There were three of them ahead of her; what danger could there be?
She hurried down the front steps and ran quickly down the front path.
They were, she assumed, going to pluck Mountford from his hole—she was curious, after all this time, to see what he was really like, what sort of man he was. Jonathon’s description was ambivalent; yes, Mountford—Duke—was a violent bully, but not a murderous one.
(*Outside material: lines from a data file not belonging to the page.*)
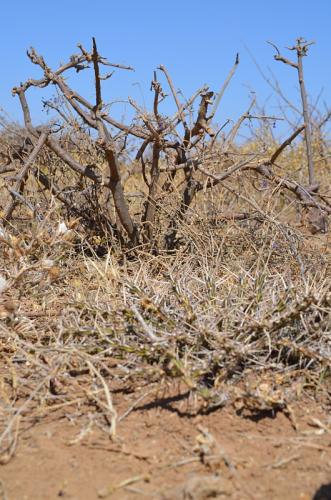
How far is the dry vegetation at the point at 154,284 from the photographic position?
2.41 meters

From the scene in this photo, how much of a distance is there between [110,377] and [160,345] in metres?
0.24

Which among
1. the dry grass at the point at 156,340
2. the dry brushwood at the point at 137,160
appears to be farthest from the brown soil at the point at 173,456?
the dry brushwood at the point at 137,160

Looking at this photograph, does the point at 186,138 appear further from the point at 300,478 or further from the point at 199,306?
the point at 300,478

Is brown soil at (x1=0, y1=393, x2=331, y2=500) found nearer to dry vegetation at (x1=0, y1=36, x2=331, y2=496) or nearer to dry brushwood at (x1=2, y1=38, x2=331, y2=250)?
dry vegetation at (x1=0, y1=36, x2=331, y2=496)

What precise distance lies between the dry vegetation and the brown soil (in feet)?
0.20

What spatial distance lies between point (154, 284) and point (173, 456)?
4.23 feet

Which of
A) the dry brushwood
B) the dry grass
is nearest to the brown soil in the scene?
the dry grass

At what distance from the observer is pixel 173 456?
2.04 metres

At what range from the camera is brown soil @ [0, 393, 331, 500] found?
73.2 inches

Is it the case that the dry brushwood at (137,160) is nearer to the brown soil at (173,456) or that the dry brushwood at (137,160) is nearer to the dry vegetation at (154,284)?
the dry vegetation at (154,284)

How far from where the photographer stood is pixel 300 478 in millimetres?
1917

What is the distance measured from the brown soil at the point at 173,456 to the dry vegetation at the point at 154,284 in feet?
0.20

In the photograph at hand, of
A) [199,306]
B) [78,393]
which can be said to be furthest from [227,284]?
[78,393]

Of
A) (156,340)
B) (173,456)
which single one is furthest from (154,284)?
(173,456)
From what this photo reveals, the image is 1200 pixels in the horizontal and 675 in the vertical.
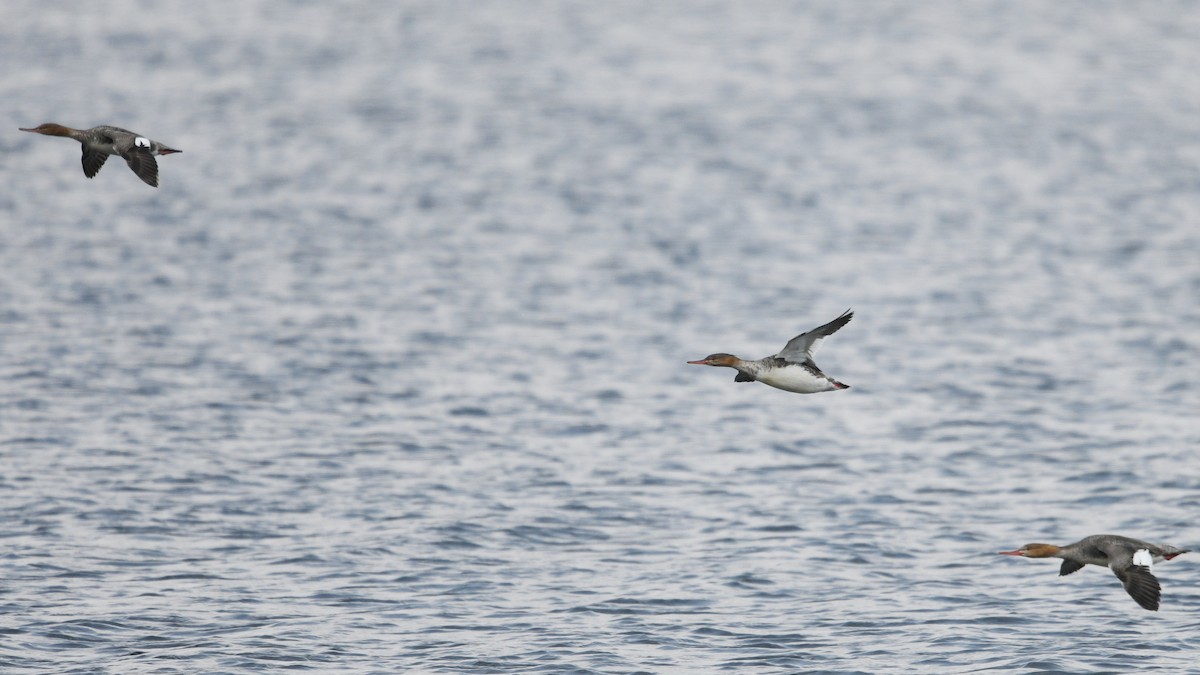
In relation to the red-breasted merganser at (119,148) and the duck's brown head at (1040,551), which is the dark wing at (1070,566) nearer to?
the duck's brown head at (1040,551)

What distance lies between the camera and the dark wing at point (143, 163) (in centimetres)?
1655

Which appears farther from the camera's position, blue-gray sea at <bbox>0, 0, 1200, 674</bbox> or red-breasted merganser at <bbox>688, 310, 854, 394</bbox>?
blue-gray sea at <bbox>0, 0, 1200, 674</bbox>

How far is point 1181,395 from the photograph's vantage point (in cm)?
3061

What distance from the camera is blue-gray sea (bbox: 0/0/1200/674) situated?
778 inches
He’d been violent enough where she was concerned….
She approached the front door of Number 16 with appropriate caution.
It stood half-open. She strained her ears but heard nothing.
She peered past the door.
Faint moonlight threw her shadow deep into the hall. Caused the man framed in the doorway to the kitchen stairs to pause and turn around.
It was Deverell. He motioned her to silence, and to stay back, then he turned and melted into the shadows.
Leonora hesitated for a second; she’d stay back, just not this far back.
Her slippers silent on the tiles, she glided into the hall and followed in Deverell’s wake.
The stairs leading down to the kitchens and the basement level were just beyond the hall door. From her earlier visit following Tristan around, Leonora knew that the double flight of stairs ended in a long corridor. The doors to the kitchens and scullery gave off it to the left; on the right lay the butler’s pantry, followed by a long cellar.
Mountford was tunneling through from the cellar.
Pausing at the stairhead, she leaned over the banister and peered down; she could make out the three men moving below, large shadows in the gloom. Faint light shone from somewhere ahead of them. As they moved out of her sight, she crept down the stairs.
She paused on the landing. From there she could see the length of the corridor before and below her. There were two doors into the cellar. The nearer stood ajar; the faint light came from beyond it.
Even more faintly, like a frisson across her nerves, came a steady, scritch-scratch.
Tristan, Charles, and Deverell came together before the door; although she saw them move, assumed they were talking, she heard nothing, not the slightest sound.
Then Tristan turned to the cellar door, thrust it open and walked in.